- **Text block**
+===+

[BUG] How to improve the training perfomance in MLX compare to pytorch and keras ?

thegodone commented 2 weeks ago

Describe the bug I have a major issue that I have seen in lot of the cases on other trial. The MLX training gives rarely a good performance while for torch and keras it is more stable and better. This is really a bottleneck to use MLX, as you need to train 10 to 20 time your model to get a good result while torch and keras are systematically in a good range (rmse : 0.50-0.55). important: models (tf/keras, torch and mlx) have the same number of trainable parameters, and we use the same train, val and test split for the 3 methods).

To Reproduce

run several time the following code the best result is jumping out of the pytorch and tf/keras results https://github.com/thegodone/apple_ai_model/blob/main/AttFP_mlx_faster.ipynb https://github.com/thegodone/apple_ai_model/blob/main/AttFP_torch.ipynb https://github.com/thegodone/apple_ai_model/blob/main/AttFP_tf.ipynb

Expected behavior I don't know if it is weights initialization or optimizer that can cause this huge difference between the 3 packages.

Desktop (please complete the following information): see #1531

thegodone commented 5 days ago

Can it be related to the https://github.com/ml-explore/mlx/issues/1153#issuecomment-2128294303 comment ?

import math
from typing import Union, List, Callable
import mlx.core as mx

class Adam(Optimizer):
    def __init__(self, learning_rate: Union[float, Callable], betas: List[float] = [0.9, 0.999], eps: float = 1e-8):
        super().__init__()
        self._maybe_schedule("learning_rate", learning_rate)
        self.betas = betas
        self.eps = eps

    def init_single(self, parameter: mx.array, state: dict):
        state["m"] = mx.zeros_like(parameter)  # Initialize momentum
        state["v"] = mx.zeros_like(parameter)  # Initialize velocity

    def apply_single(self, gradient: mx.array, parameter: mx.array, state: dict):
        lr = self.learning_rate.astype(gradient.dtype)
        beta1, beta2 = self.betas
        eps = self.eps

        # Update biased first moment estimate
        state["m"] = beta1 * state["m"] + (1 - beta1) * gradient
        # Update biased second moment estimate
        state["v"] = beta2 * state["v"] + (1 - beta2) * mx.square(gradient)

        # Bias-corrected estimates (optional depending on application)
        m_hat = state["m"] / (1 - beta1)
        v_hat = state["v"] / (1 - beta2)

        # Parameter update
        return parameter - lr * m_hat / (mx.sqrt(v_hat) + eps)

class AdamW(Adam):
    def __init__(self, learning_rate: Union[float, Callable], betas: List[float] = [0.9, 0.999], eps: float = 1e-8, weight_decay: float = 0.01):
        super().__init__(learning_rate=learning_rate, betas=betas, eps=eps)
        self.weight_decay = weight_decay

    def apply_single(self, gradient: mx.array, parameter: mx.array, state: dict):
        lr = self.learning_rate.astype(gradient.dtype)
        # Apply weight decay before applying Adam update
        parameter = parameter * (1 - lr * self.weight_decay)

+===+

- **Given records**

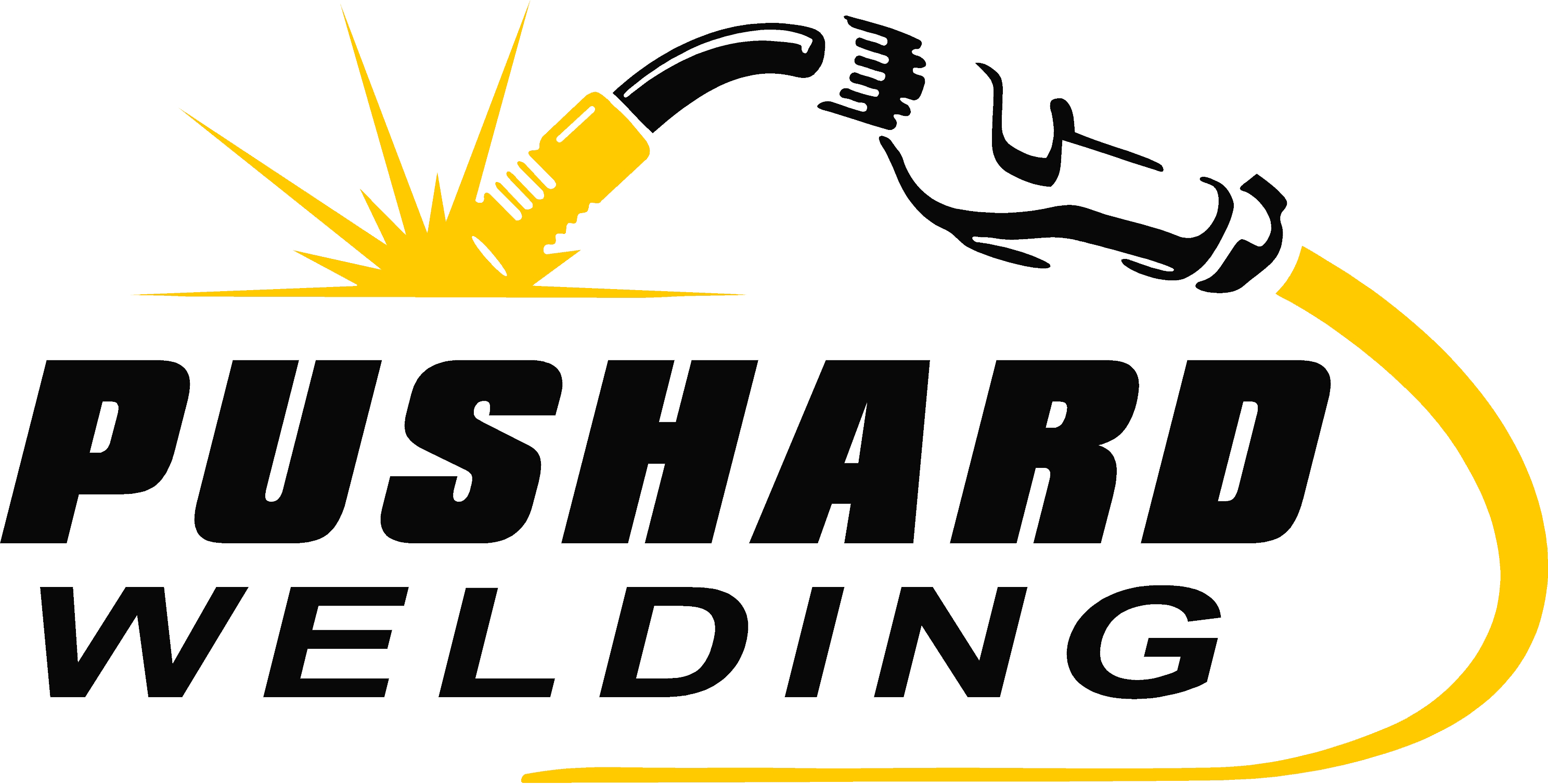 Clip Collection Of Fabricating Logo Download On Ubisafe - Welding And Fabrication Logos (2976x1508), Png Download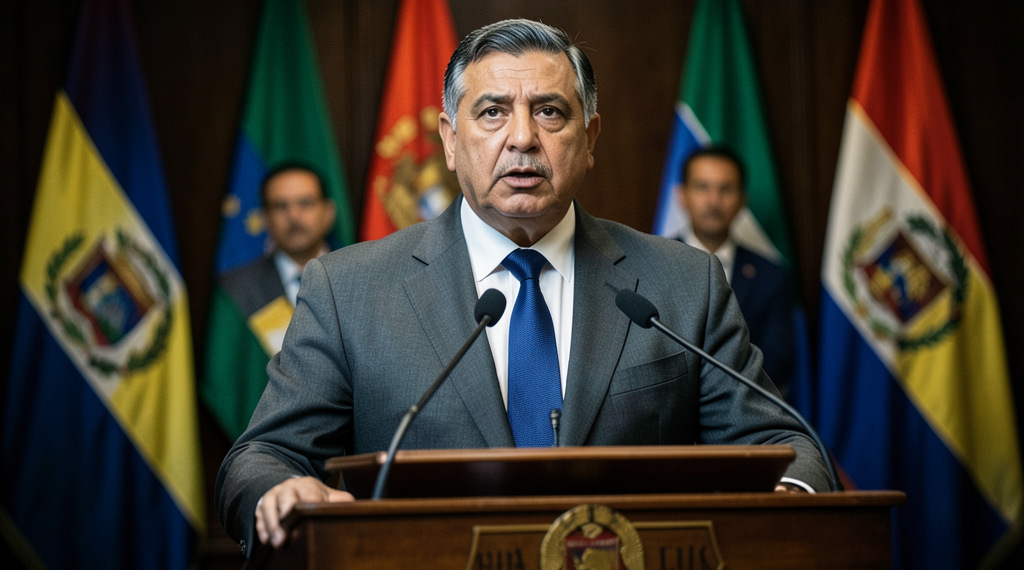 Vocero presidencial advierte sobre los riesgos de seguridad al intentar capturar a Evo Morales en el Trópico.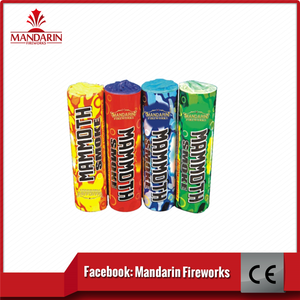30 sec mano la señal luminosa de color <span class=keywords><strong>humo</strong></span> de fuegos artificiales - Product Image 6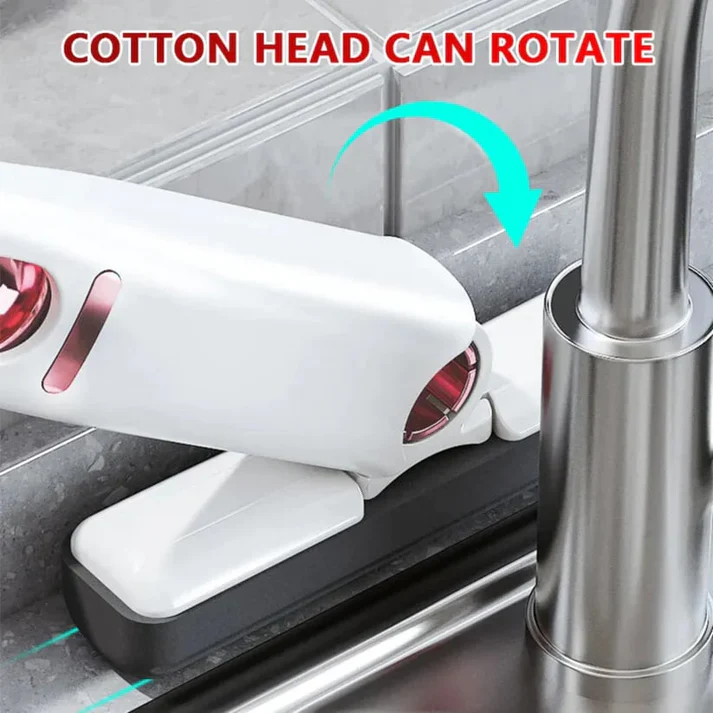 🎁Hot Sale🎉Foldable Hand-Washable Mini Mop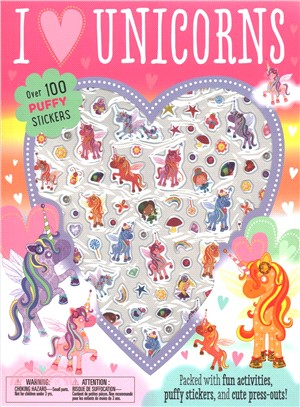 I Love Unicorns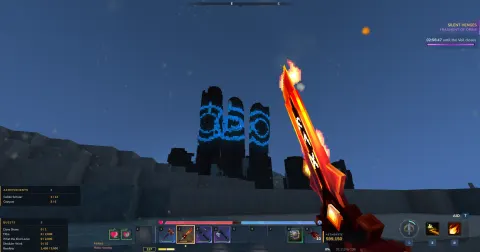 Battle of Angrathar – Hytale screenshot by bueskyting on AivarCraft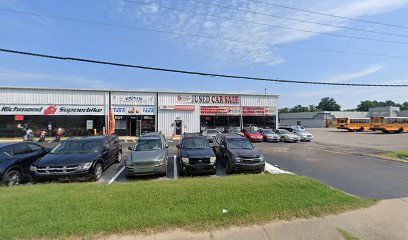 Richmond Automotive Sales and Repair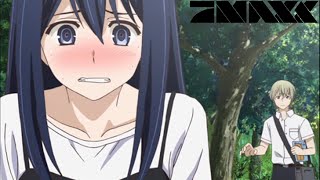 ProSieben MAXX Anime Night Trailer Brynhildr in the Darkness [upl. by Amrak764]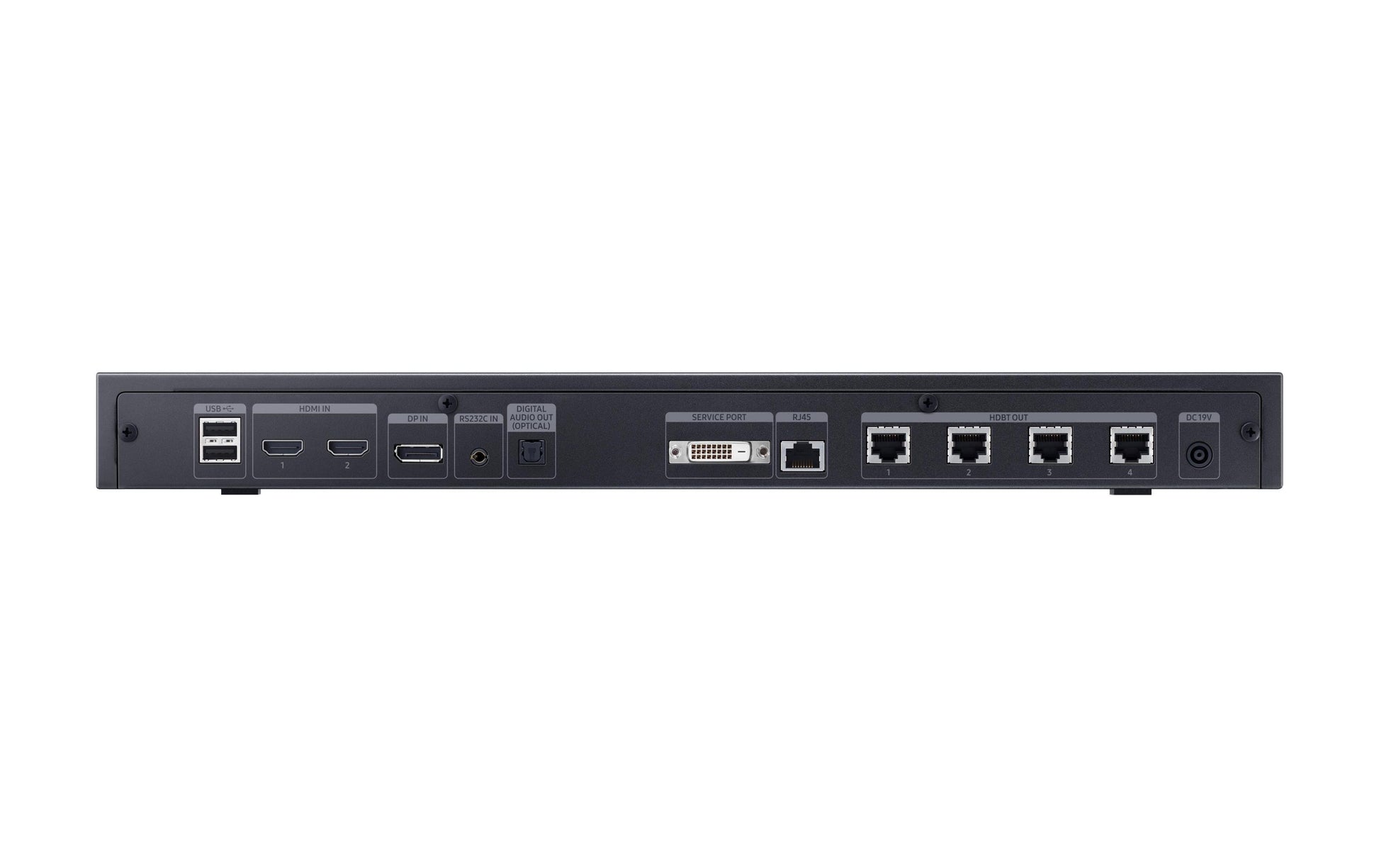 Samsung SBB-SNOWJMU/EN – Digital Signage Player, HDMI, LAN, DisplayPort, 4K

+===+

- **What you will do**
1. In the MLX training issue, what RMSE range do torch and keras models consistently reach?
2. Rewrite the part of the MLX training issue starting at "Can it be related" and ending at "super().__init__()", with "Optimizer" replaced by "BaseOptimizer".

- **Numbered responses**
1. 0.50-0.55

2.
Can it be related to the https://github.com/ml-explore/mlx/issues/1153#issuecomment-2128294303 comment ?

import math
from typing import Union, List, Callable
import mlx.core as mx

class Adam(BaseOptimizer):
    def __init__(self, learning_rate: Union[float, Callable], betas: List[float] = [0.9, 0.999], eps: float = 1e-8):
        super().__init__()